1. 1. Use of systemic chemotherapeutic (including but not limited to taxanes), hormonal,
biologic, or radionuclide therapy for treatment of metastatic prostate cancer (other
than approved bone targeting agents and GnRH agonist/antagonist) or any other
investigational agent within 4 weeks before day 1.
2. Prior treatment with a PARP inhibitor, cyclophosphamide, or mitoxantrone chemotherapy.
Patients who discontinued prior platinum based chemotherapy
screening or whose disease previously progressed on platinum based therapy at any time
in the past are also excluded.
3. Treatment with any concurrent cytotoxic chemotherapy or investigational drug(s) within
4 weeks or 5 half lives of the drug (whichever is longer) before Day 1 and/or during
study participation
4. Radiation therapy within 3 weeks (within 2 weeks, if single fraction of radiotherapy)
before day 1.
5. Major surgery within 2 weeks before day 1.
6. Clinically significant cardiovascular disease.
7. Significant renal, hepatic, or bone marrow organ dysfunction.
8. Known or suspected brain metastasis or active leptomeningeal disease.
9. Symptomatic or impending spinal cord compression or cauda equina syndrome.
10. Diagnosis of MDS (Myelodysplastic syndromes).
11. History of another cancer within 3 years before enrollment with the exception of
nonmelanoma skin cancers, or American Joint Committee on Cancer stage 0 or stage 1
cancer that has a remote probability of recurrence in the opinion of the investigator
and the sponsor.
12. Gastrointestinal disorder affecting absorption.
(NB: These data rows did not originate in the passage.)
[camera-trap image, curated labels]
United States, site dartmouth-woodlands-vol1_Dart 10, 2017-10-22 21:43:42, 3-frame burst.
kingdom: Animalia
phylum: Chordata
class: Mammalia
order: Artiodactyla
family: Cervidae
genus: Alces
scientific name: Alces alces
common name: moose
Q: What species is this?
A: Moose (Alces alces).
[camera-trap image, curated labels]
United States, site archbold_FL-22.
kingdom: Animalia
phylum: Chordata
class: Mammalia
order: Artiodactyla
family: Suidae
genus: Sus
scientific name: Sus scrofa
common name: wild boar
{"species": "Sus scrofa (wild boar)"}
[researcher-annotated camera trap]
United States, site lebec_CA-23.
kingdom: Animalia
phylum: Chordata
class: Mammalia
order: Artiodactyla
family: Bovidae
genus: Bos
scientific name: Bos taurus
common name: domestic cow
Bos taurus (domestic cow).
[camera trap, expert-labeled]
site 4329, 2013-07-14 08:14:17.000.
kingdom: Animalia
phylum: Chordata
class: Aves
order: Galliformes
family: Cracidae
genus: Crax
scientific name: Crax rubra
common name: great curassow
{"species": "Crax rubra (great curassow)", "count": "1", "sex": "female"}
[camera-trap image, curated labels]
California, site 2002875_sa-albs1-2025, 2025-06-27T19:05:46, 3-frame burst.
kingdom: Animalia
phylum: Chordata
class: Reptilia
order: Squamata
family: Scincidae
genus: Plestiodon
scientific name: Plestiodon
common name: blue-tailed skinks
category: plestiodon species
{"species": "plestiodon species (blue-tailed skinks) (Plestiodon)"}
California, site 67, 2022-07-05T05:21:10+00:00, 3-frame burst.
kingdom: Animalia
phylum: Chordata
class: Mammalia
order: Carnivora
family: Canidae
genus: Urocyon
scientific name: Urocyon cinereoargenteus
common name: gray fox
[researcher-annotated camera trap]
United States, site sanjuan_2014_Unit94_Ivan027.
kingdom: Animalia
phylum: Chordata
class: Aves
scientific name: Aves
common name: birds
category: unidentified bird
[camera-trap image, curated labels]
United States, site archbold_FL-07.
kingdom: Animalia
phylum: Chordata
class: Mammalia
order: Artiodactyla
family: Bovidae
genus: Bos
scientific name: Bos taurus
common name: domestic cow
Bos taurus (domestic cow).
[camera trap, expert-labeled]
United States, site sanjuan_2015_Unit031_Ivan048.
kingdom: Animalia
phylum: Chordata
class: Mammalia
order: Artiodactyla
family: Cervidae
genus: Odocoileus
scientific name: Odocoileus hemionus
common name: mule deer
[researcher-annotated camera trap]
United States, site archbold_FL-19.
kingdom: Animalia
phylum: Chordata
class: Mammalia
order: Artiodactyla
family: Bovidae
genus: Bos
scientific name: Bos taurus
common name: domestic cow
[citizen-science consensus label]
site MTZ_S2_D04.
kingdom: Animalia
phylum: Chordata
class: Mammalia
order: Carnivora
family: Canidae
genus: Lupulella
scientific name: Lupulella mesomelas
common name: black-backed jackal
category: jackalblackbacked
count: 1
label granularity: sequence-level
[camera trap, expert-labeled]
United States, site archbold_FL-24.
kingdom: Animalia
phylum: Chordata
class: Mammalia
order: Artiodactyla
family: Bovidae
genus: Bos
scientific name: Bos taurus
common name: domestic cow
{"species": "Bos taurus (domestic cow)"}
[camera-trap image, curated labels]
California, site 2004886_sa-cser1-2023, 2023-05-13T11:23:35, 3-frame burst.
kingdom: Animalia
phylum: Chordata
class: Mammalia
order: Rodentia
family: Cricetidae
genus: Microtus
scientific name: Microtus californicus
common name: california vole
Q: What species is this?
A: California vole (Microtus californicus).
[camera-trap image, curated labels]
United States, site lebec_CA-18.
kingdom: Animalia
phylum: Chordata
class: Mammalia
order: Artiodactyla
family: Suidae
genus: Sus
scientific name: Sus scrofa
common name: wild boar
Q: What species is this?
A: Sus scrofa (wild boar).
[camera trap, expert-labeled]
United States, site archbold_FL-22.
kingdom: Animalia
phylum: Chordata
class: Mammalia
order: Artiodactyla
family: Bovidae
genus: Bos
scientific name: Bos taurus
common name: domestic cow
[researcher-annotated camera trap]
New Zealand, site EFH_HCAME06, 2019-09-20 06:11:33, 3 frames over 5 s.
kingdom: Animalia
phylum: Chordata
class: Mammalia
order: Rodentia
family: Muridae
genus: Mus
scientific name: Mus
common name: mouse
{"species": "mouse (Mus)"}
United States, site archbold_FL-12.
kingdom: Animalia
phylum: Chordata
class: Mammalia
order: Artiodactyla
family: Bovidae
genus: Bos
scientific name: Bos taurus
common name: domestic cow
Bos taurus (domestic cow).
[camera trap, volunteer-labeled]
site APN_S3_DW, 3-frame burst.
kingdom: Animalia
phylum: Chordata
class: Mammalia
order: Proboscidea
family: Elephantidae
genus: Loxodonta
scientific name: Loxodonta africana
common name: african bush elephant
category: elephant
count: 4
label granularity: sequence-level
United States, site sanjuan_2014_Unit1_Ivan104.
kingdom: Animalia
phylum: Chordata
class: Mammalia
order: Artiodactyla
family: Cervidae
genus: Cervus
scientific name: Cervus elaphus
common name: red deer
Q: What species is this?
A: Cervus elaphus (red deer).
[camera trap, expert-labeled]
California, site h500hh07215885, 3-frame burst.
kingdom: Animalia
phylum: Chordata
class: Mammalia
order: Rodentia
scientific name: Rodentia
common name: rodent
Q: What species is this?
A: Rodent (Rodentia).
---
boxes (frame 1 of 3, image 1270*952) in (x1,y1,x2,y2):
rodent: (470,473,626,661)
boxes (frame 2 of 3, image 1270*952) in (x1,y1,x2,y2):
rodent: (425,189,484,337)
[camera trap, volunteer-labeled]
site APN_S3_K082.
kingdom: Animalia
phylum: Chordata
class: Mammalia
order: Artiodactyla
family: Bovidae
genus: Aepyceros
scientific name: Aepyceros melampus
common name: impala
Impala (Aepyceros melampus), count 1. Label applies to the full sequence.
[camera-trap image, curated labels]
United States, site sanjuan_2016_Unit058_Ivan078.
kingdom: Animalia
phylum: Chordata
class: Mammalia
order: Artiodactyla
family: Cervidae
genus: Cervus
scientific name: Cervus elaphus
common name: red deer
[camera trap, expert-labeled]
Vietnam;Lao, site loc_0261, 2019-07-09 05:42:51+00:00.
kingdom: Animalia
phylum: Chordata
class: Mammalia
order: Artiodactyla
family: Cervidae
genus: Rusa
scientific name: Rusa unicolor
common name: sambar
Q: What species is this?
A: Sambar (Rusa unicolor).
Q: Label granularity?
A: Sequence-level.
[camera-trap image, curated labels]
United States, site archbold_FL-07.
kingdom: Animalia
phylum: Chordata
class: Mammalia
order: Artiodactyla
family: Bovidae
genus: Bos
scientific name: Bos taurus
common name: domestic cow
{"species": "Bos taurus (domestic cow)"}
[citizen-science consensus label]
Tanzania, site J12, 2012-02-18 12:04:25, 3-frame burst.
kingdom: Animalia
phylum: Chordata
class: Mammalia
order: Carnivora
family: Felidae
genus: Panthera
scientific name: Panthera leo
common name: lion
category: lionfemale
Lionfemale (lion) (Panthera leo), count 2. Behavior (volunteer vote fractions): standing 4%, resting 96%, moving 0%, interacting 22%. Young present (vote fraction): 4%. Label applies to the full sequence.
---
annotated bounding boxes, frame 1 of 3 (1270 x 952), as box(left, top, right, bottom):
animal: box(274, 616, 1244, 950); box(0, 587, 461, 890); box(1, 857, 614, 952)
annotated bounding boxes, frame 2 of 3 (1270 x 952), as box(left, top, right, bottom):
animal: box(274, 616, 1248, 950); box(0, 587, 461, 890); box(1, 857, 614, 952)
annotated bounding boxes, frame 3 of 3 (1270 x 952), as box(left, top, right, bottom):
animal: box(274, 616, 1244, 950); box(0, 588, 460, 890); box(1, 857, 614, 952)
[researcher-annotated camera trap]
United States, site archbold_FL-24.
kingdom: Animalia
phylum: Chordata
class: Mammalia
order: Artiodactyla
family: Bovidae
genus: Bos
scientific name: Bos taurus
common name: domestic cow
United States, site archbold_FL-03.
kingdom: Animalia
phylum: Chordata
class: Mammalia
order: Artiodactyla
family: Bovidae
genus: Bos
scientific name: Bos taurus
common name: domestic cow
13. Current or anticipated use of the following P gp inhibitors (amiodarone, carvedilol,
clarithromycin, cobicistat, darunavir, dronedarone, erythromycin, indinavir,
itraconazole, ketoconazole, lapatinib, lopinavir, propafenone, quinidine, ranolazine,
ritonavir, saquinavir, telaprevir, tipranavir, verapamil, and valspodar), P gp
inducers (avasimibe, carbamazepine, phenytoin, rifampin, and St. John's wort), or BCRP
inhibitors (curcumin, cyclosporine, elacridar [GF120918] and eltrombopag).
14. Any other acute or chronic medical or psychiatric condition (concurrent disease,
infection, or comorbidity) that interferes with ability to participate in the study,
causes undue risk, or complicates the interpretation of data, in the opinion of the
investigator or medical monitor, including recent (within the past year) or active
suicidal ideation or behavior or laboratory abnormality that may increase the risk
associated with study participation or investigational product administration or may
interfere with the interpretation of study results and, in the judgment of the
investigator, would make the patient inappropriate for entry into this study.
15. Investigator site staff members directly involved in the conduct of the study and
their family members, site staff members otherwise supervised by the investigator, or
patients who are Pfizer employees, including their family members, directly involved
in the conduct of the study.
16. Fertile male subjects who are unwilling or unable to use a highly effective method of
contraception as outlined in this protocol for the duration of the study and for at
least 105 days after the last dose of investigational product.